NEW YORK – Catfish Hunter was one of the most beloved of all Yankees. His teammates loved him, the media loved him, and for the most part, the fans loved him. And this is why.

After going the distance to beat the Twins, in typical Catfish style he deadpanned in his North Carolina drawl, “I did three things nobody expected; I won, I went nine innings and I didn’t give up a home run.”

It didn’t start well as Hunter, as he had so often this season, struggled early. Lyman Bostock led off with a triple and quickly scored on a sacrifice fly by Roy Smalley to give the Twins a 1-0 lead before most in the crowd had settled in after a rain shower delayed the start by 30 minutes.

“At first, I was concerned about Catfish,” said Billy Martin. “I didn’t think he had enough velocity and his curve wasn’t good.
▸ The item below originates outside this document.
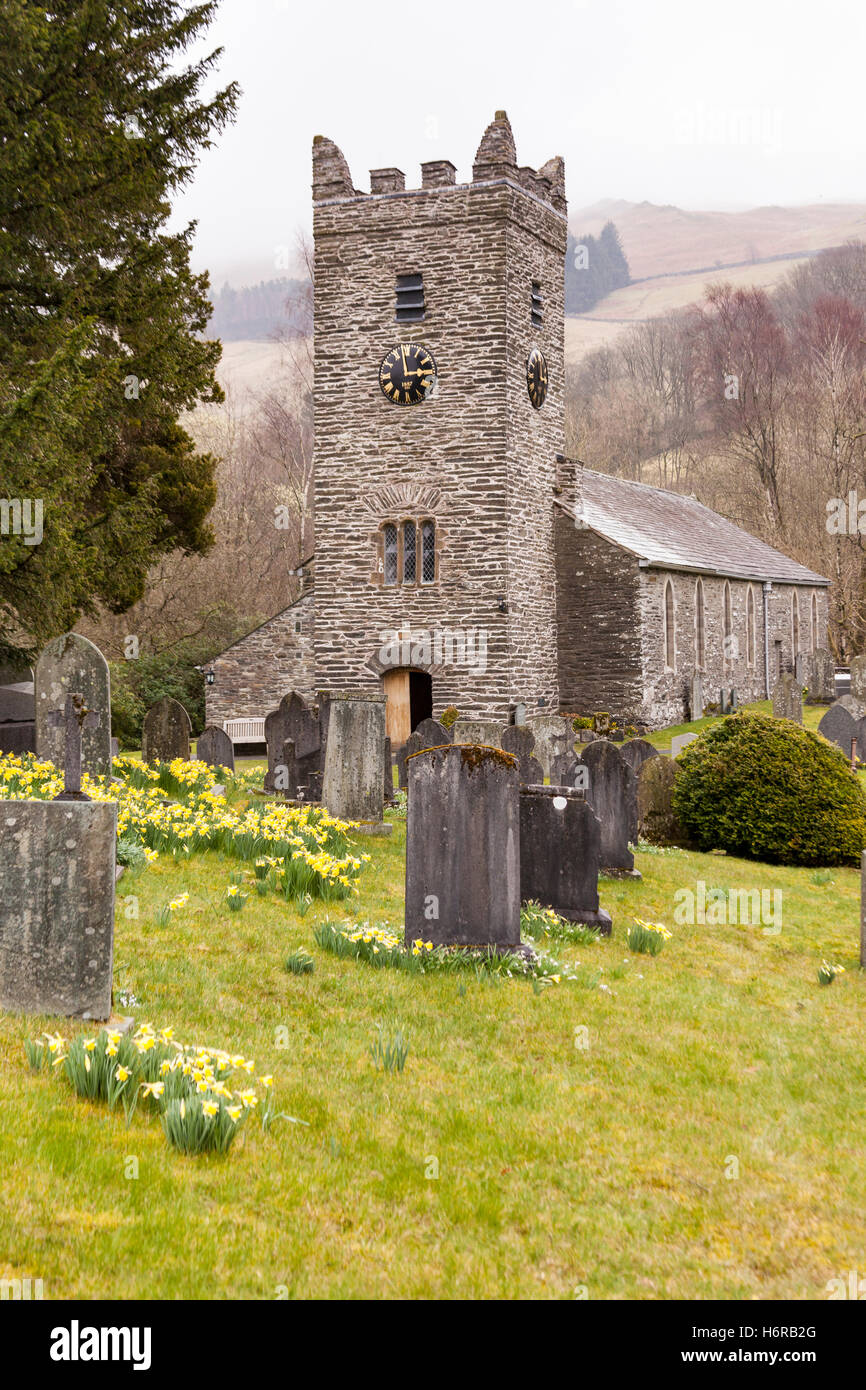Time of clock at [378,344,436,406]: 2:58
But as the game went on he got better and better.”

He sure did, as the Twins managed just three other hits – naturally one was from Rod Carew, who was now batting .378 - and they never got another man as far as third base.
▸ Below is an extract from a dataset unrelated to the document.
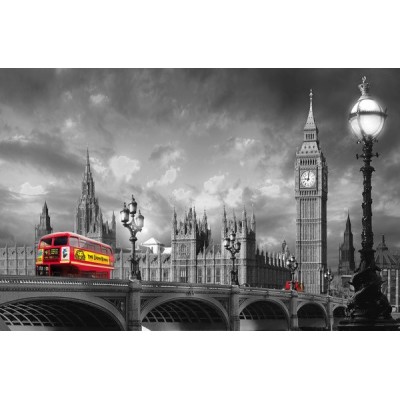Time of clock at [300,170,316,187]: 9:01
Meanwhile, Graig Nettles was able to officially get on board with the fact that the Yankees were in first place. He had said the day before that not until the Yankees had fewer losses than the Red Sox would he consider New York to be in first place. Well, at Fenway Park, the fading Red Sox were swept in a doubleheader by the Rangers. That meant Boston now had 52 losses to New York's 51, and the precarious half-game lead the Yankees started the night with was now a full two games.

In the bottom of the first, sizzling Mickey Rivers (who by game’s end was 22 for his last 50 with 15 RBI) doubled and Reggie Jackson drew a two-out walk, and then the skies opened and the teams scurried to their clubhouses for a 62-minute rain delay. When play resumed, Chris Chambliss tagged Pete Redfern for a three-run homer, and the rout was on.

Before it was over, Nettles hit a two-run single in the fourth, Rivers and Bucky Dent hit back-to-back homers in the sixth for three runs, Roy White homered in the eighth, and Reggie Jackson finished the onslaught with a two-run single later in the eighth.

Eleven runs on 13 hits and four walks for the Yankees, and it came up again post-game about how Martin finally relenting a few weeks ago and putting Jackson in the clean-up was a key turning point for the Yankees. Since moving into that spot full-time, Jackson had driven in 18 runs.

“Sometimes when you change the lineup, things start happening,” Chambliss said. “The day he changed the lineup, we started hitting.”

Lou Piniella, who a few weeks earlier had vocally chastised his teammates for their selfishness, stated the obvious when he said, “Everybody thought we’d play this way all year. The talent is here. Now we are doing it.”